Je me garderai bien d'attaquer le concordat, mais dans les départements d'Alsace-Moselle un enseignement religieux est dispensé pendant les heures de cours - sauf celui de l'Islam, d'ailleurs, ce qui en soi pose un problème d'égalité. Ces créneaux horaires ne devraient-ils pas plutôt être consacrés à l'EMC ?
L'école doit être un lieu sanctuarisé, condition d'un climat scolaire serein et de l'apprentissage du vivre ensemble. La charte de la laïcité a été affichée dans tous les établissements scolaires. J'étais hier dans une petite école à Nancy, dans un quartier en zone urbaine sensible, et cette charte, qui prône la cohabitation harmonieuse, était affichée à la vue de tous. Au-delà de cette charte, nous avons décidé de faire du 9 décembre la journée nationale de la laïcité, qui sera célébrée dans tous les établissements.
Notre grand plan de formation à la laïcité servira de base aux relations avec les parents. À chaque rentrée scolaire, ils seront invités à signer le règlement intérieur et la charte pour partager nos valeurs communes. Nous devons veiller à ce qu'enseignants et parents tiennent le même discours, d'où la nécessité de promouvoir la coéducation. Les enseignants et les éducateurs doivent aussi tenir le même langage sur les valeurs de la République et la laïcité : toutes les ressources pédagogiques que le ministère développe pour former les enseignants seront mises à disposition des animateurs périscolaires. Nous y travaillons avec l'AMF dans le cadre des plans éducatifs territoriaux pour les rythmes éducatifs. Il importe de décloisonner, afin que l'éducation nationale ne fonctionne plus en silo.
Parler le même langage ne signifie pas être sourd au monde extérieur. Luc Chatel avait signé une circulaire interdisant aux femmes voilées d'accompagner les enfants lors des sorties scolaires.
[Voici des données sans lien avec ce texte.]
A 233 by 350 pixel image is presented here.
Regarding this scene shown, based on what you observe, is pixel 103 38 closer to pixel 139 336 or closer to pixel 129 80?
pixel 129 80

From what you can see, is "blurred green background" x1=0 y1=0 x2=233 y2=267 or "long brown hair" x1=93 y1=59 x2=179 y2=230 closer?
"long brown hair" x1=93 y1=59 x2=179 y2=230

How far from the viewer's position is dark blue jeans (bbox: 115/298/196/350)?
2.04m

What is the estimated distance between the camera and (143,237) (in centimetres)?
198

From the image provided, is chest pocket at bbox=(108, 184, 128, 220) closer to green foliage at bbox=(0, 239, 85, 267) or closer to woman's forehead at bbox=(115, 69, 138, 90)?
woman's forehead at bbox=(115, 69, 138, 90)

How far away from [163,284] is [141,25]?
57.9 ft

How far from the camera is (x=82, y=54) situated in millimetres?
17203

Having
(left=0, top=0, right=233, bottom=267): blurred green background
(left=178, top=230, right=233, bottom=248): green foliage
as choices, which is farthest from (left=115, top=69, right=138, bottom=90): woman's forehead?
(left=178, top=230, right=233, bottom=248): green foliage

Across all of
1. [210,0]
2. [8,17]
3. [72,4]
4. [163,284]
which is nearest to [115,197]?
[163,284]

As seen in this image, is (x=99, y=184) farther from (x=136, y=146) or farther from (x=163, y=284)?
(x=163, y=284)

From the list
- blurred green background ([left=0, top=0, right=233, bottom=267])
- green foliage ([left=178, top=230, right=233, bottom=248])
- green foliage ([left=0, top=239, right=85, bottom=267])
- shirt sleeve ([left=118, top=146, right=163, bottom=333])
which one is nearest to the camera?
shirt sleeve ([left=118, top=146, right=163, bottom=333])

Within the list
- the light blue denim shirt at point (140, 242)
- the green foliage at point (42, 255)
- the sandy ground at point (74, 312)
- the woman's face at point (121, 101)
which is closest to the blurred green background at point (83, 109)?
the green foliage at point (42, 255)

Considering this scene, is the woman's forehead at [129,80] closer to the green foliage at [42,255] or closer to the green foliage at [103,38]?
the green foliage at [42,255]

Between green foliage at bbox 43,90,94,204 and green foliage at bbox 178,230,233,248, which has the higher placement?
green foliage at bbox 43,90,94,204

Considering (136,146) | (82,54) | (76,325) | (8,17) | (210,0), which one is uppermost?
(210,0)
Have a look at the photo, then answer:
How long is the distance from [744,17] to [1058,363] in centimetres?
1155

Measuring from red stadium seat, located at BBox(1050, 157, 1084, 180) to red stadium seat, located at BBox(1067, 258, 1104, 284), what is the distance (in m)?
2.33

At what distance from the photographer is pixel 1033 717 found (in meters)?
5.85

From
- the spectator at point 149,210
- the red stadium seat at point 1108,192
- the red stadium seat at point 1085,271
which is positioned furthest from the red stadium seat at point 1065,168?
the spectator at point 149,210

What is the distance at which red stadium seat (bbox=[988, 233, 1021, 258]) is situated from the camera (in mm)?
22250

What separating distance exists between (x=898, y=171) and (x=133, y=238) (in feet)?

Je ne jette la pierre à personne, mais il faut évaluer les politiques menées : celle-ci a eu un terrible impact sur le terrain. Une génération d'enfants s'est braquée contre le principe même de laïcité. Je suis opposée à toute forme de prosélytisme mais je refuse de stigmatiser les parents bénévoles. Les équipes doivent faire preuve de discernement.
En matière de laïcité, discernement est le maître mot. Les règles nationales doivent prendre en compte les réalités du terrain. Ainsi, les parents de cette jeune fille qui se rendait à son établissement en jupe longue ont été convoqués par l'équipe enseignante. Les professeurs estimaient que cette élève perturbait la classe. J'ai soutenu cette initiative car l'attitude de cette jeune fille, effectivement, n'était pas acceptable. Afin de renforcer les capacités de discernement, nous avons prévu des formations initiales et continues pour les enseignants, ainsi que leur accompagnement par des spécialistes. Depuis 2012, nous avons créé dans chaque académie des référents laïcité.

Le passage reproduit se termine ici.